Look for the word "name" in the data below, and copy every line that holds it.

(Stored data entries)
·····

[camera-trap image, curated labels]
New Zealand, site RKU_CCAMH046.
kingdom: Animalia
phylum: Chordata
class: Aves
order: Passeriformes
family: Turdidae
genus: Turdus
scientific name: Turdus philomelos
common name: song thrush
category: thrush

·····

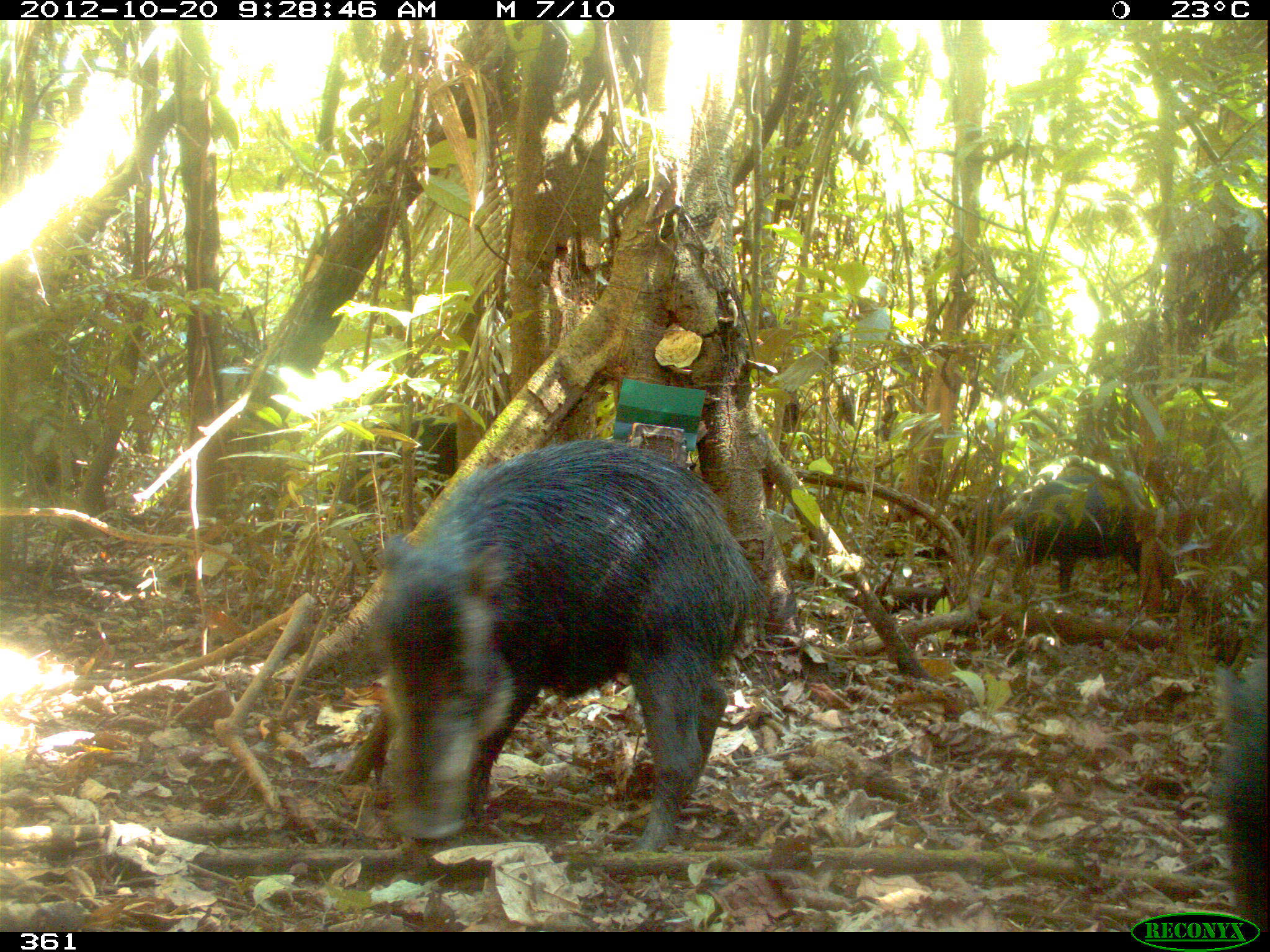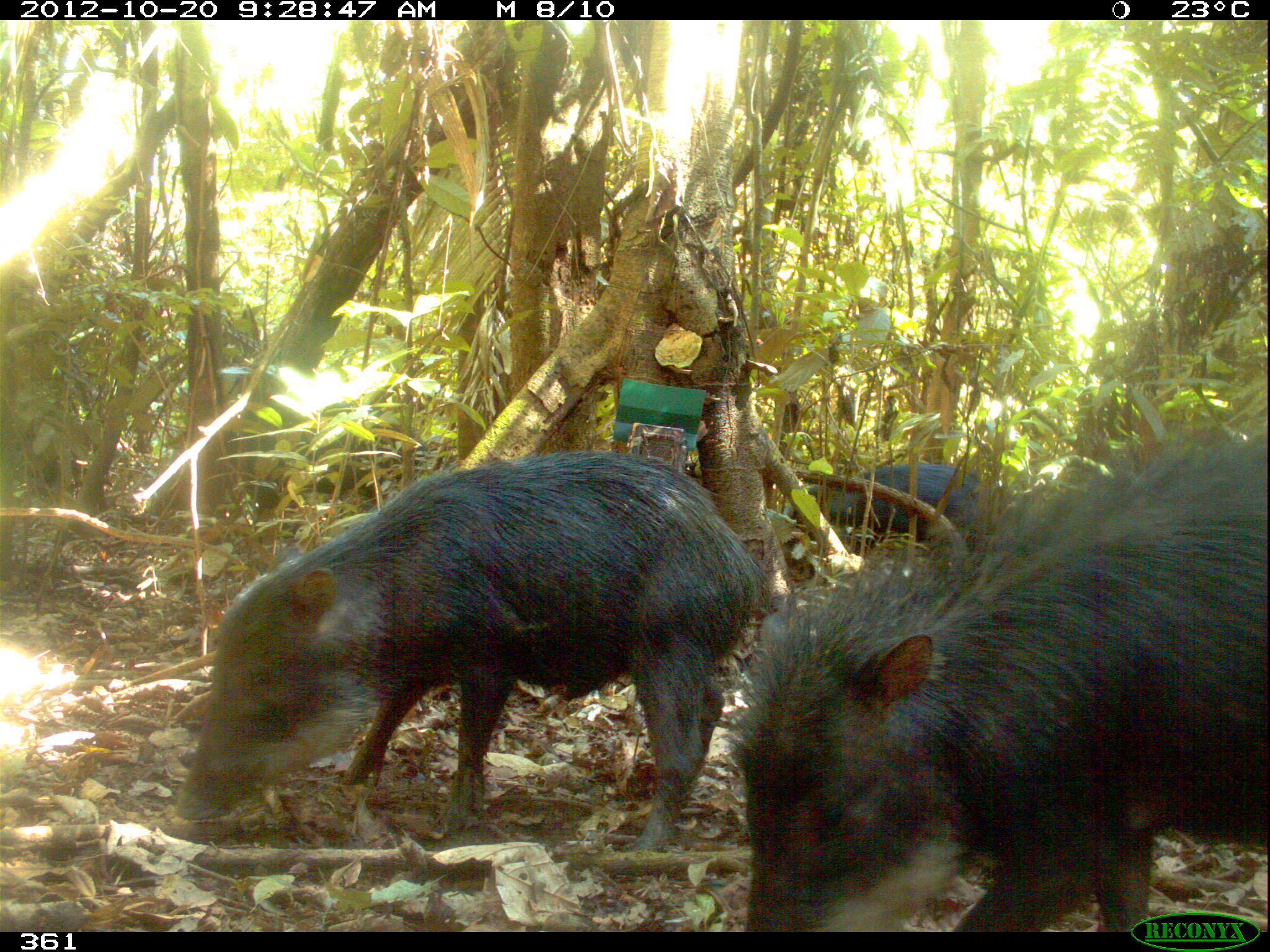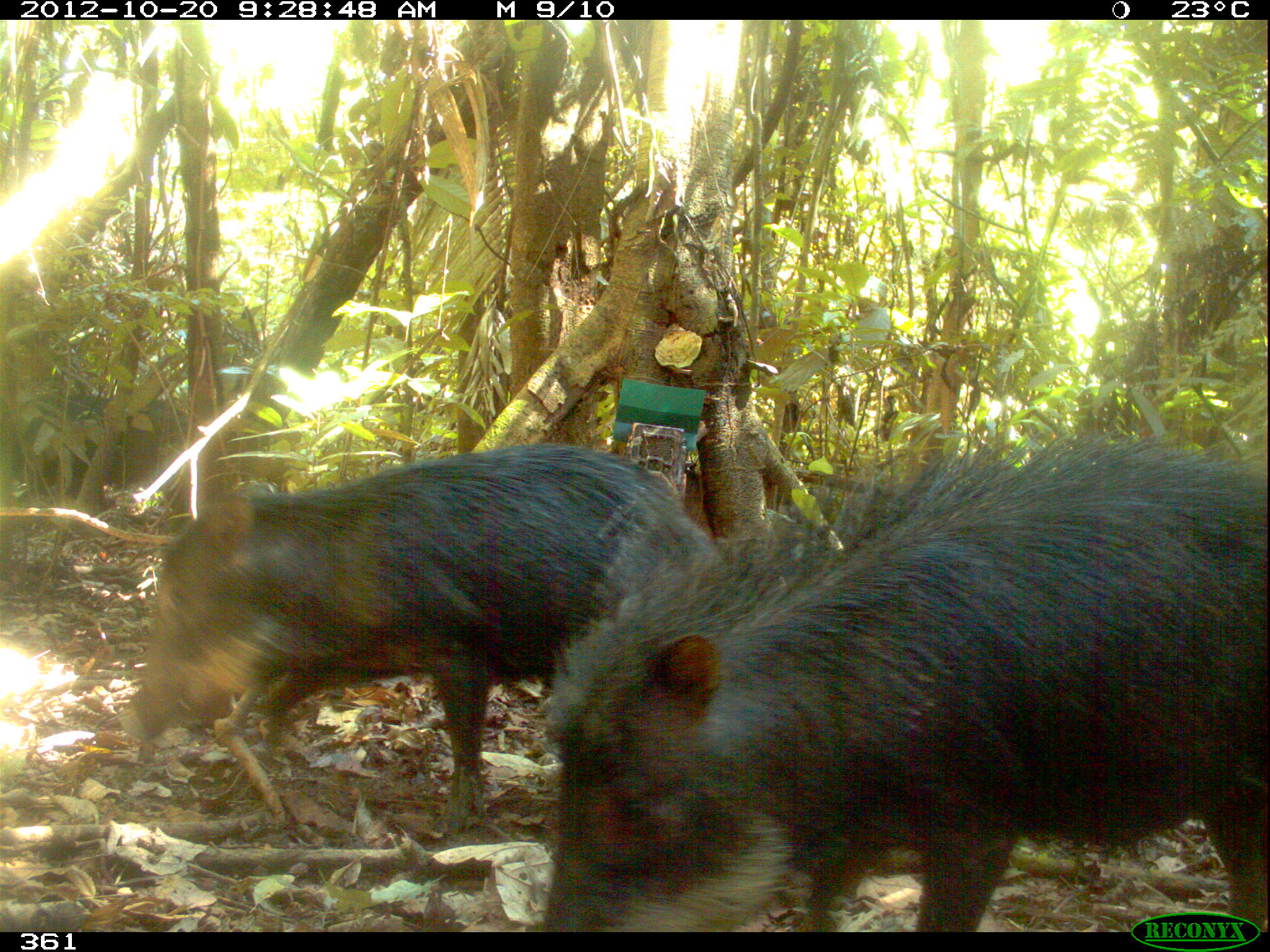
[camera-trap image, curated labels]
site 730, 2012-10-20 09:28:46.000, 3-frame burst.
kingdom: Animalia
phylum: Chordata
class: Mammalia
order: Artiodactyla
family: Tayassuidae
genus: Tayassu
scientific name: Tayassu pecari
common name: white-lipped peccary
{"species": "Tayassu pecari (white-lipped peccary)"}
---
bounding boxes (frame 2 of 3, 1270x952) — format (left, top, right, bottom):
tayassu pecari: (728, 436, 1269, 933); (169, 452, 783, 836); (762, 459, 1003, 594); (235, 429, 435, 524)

·····

### Answer area
scientific name: Turdus philomelos
common name: song thrush
scientific name: Tayassu pecari
common name: white-lipped peccary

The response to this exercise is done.